My parents rushed over to embrace me. My sobbing induced their sobbing, and we remained in a huddle of tears until Dad asked, “Why are we crying?”
It was classic Dad. Though framed as a question, it was more of a statement, with a powerful message that set the tone for the night. He was saying, “[We love you. You love us. This isn’t sad, so] why are we crying?”
“Because I’m happy,” I replied.
They juggled dual impulses to process their own feelings and address mine, and that multi-tasking took distinct forms. Mom had all the questions you’d expect, ranging from “Have you been safe?” to “Will you have children?” Dad continued to inject levity with lines like, “This just makes our family hipper!”

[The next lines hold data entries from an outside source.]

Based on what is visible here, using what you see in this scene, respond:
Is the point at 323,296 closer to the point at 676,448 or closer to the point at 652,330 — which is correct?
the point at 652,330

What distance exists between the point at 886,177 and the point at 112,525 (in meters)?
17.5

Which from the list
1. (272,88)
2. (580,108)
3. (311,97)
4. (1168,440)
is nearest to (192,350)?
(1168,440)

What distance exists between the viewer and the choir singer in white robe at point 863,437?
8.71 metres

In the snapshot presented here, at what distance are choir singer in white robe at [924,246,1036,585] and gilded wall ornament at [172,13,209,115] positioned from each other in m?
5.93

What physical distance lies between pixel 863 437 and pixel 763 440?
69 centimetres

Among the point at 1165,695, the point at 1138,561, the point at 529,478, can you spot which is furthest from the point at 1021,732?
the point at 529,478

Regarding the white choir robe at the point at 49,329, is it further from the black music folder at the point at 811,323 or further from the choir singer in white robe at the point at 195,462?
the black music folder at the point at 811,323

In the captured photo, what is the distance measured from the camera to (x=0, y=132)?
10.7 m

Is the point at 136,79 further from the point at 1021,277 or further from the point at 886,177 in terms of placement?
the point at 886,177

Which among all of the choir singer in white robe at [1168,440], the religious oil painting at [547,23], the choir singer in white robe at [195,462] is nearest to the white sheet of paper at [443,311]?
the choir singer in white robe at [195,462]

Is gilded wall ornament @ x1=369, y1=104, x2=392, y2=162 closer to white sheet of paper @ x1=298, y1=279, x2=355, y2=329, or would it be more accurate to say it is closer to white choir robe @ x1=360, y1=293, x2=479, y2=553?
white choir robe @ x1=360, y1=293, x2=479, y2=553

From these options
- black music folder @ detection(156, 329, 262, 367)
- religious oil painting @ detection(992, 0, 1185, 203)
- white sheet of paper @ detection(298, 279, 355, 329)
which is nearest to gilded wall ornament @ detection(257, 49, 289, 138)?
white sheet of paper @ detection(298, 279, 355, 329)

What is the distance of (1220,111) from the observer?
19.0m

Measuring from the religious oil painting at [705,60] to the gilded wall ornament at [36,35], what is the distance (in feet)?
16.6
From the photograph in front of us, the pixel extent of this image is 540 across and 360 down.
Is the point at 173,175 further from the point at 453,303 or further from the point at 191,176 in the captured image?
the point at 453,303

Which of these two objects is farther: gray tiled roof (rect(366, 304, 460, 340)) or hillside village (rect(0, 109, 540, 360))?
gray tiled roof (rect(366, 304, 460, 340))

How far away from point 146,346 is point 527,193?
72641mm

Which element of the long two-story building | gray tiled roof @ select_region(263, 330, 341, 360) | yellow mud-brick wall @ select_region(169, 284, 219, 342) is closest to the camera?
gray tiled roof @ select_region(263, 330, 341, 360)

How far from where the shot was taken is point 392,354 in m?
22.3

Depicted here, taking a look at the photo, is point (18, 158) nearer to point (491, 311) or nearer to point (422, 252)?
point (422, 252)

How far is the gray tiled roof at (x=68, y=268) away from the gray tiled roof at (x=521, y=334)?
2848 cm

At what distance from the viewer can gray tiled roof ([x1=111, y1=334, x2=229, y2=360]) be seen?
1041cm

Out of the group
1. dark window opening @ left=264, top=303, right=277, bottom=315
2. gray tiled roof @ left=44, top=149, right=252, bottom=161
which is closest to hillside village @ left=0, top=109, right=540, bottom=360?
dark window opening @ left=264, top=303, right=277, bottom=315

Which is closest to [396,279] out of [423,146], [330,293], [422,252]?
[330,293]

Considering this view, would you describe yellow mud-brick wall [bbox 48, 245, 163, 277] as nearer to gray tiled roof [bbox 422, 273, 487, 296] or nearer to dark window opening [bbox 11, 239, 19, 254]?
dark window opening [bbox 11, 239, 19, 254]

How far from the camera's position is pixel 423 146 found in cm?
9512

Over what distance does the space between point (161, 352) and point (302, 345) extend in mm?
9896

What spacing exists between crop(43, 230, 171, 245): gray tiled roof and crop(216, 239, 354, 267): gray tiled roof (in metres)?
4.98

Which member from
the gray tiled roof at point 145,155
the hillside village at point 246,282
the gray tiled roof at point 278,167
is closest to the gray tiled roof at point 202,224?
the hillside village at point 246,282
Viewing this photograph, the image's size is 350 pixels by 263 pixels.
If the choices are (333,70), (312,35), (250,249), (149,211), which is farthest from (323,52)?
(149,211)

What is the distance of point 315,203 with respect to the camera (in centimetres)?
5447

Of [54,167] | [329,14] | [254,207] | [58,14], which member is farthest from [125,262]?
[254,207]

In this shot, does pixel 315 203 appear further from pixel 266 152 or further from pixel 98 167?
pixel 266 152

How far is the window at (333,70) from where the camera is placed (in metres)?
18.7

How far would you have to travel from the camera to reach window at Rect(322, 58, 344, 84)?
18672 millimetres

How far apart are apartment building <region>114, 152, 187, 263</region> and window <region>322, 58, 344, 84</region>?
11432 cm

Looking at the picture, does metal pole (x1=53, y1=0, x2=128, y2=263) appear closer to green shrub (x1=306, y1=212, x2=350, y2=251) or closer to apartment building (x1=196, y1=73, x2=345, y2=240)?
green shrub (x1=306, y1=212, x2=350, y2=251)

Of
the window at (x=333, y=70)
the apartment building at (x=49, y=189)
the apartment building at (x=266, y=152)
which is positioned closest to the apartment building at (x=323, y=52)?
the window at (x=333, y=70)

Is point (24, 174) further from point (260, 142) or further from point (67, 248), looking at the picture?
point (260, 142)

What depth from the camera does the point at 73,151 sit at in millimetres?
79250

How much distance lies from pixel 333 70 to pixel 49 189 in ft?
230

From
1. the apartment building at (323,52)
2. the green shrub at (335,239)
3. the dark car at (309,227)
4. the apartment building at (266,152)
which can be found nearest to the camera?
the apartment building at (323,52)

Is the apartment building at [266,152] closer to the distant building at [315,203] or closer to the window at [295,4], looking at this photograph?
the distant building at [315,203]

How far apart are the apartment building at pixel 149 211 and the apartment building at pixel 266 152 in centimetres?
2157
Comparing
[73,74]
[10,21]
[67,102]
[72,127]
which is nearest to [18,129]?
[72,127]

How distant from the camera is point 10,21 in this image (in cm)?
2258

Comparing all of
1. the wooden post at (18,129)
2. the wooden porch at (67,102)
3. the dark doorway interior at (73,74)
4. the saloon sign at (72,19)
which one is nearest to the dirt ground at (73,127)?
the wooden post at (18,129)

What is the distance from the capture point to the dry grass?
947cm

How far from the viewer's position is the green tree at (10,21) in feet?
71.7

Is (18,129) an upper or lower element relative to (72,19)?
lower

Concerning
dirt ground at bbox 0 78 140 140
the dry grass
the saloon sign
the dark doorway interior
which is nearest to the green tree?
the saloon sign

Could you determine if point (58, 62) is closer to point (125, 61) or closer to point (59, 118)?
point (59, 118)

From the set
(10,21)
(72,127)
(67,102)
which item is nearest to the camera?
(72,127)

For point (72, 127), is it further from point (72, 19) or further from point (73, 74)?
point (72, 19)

It was a warm and affirming reception, but I still dreaded day two. Would Mom use an overly soft tone as if I’d attempted suicide? Would Dad show me articles he’d googled on parenting a gay son? Would they look sleep-deprived? Teary-eyed?
If anything, the morning after was awkward for not being awkward. Perhaps we’d absorbed the British Keep Calm and Carry On mantra, or perhaps we genuinely felt the day could start like any other. We caught an early train to Cambridge, at which point, as I’d hoped, our checklist of errands dominated the afternoon. We only had one day to make my spartan dorm room habitable, and I had a welcome event that evening, so there was scant time for in-depth discussion.
My master plan was going so well until they asked if we could meet again after their week of U.K. sightseeing. I knew that my evasion tactic of “I’m gay, goodbye!” wasn’t the fairest farewell, so I relented and met them in London for a proper debrief on what my gayness meant for the year(s) ahead. More than anything, they wanted assurance that I felt comfortable starting this quote-unquote “new life” so far away from friends and family.
“That was the point!” I told them.
What I didn’t tell them was that I’d already met someone.